Se nos ha ido Guillermo,
y uno no sabe si escribir con la solemnidad de los periódicos
o con la crudeza de un viejo amigo que se arruga los ojos al nombrarlo.
El médico que olía a bata blanca y justicia,
el político que nunca necesitó la política para llenar la nevera,
pero sí para darle sentido a las mañanas.
El hombre que sabía que el poder es un préstamo breve,
y que la vida se mide en miradas cómplices y silencios bien administrados.
Era de esos tipos que en la barra pedían un vino sin ruido, en la cercanía un beso, una sonrisa, un dime,
y en la tribuna respondían con diálogo en vez de dentelladas.
En tiempos de vocerío, Guillermo susurraba.
Y lo escuchábamos todos, hasta los que no votaban su papeleta.
Se nos ha ido temprano,
con apenas 66 inviernos a las espaldas.
Un cáncer le fue apagando el cuerpo,
pero no el gesto sereno ni la certeza de haber hecho lo que debía.
Yo le admiraba.
Porque en su bonhomía había algo que no se aprende en los manuales:
la decencia de quien no se cree dueño de nada,
ni de los cargos ni de la gloria.
Porque Vara —médico, político, amigo—
fue sobre todo hombre.
Y ahora, Guillermo,
que ya estás en la Eternidad,
imagino que te has llevado contigo el maletín de forense,
por si algún día Dios necesita un informe imparcial.

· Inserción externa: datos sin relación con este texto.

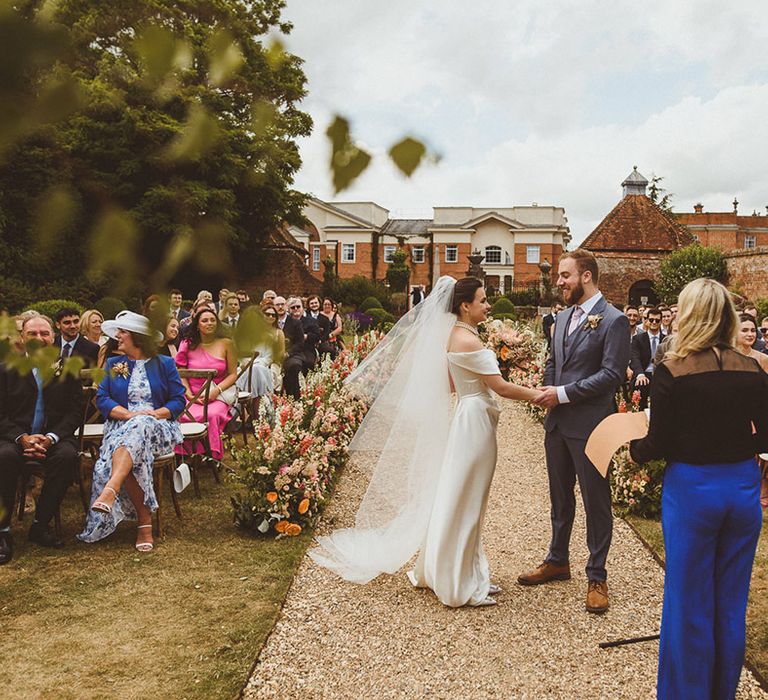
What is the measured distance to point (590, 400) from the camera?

Imagino también que te sentarás a charlar con los viejos socialistas y que en el bar celestial te invitarán a un vino,
sin necesidad de protocolo ni corbata.
Queda tu eco en la plaza,
tu sombra serena en el hemiciclo,
tu huella en la sanidad extremeña,
y esa lección indeleble:
que se puede ser político sin dejar de ser persona.
Brindo por ti, Guillermo,
como si esto fuera la última copa de la madrugada,
esa que siempre sabe a despedida y a verdad.
Y mientras la música de Los Beatles, Here come the sun, baja el telón,
me quedo con la certeza de que la muerte nunca mata del todo
cuando el recuerdo huele a ternura,
y con el murmullo de que lo esencial no cabe en las palabras. Un abrazo eterno, Guille, te quiero.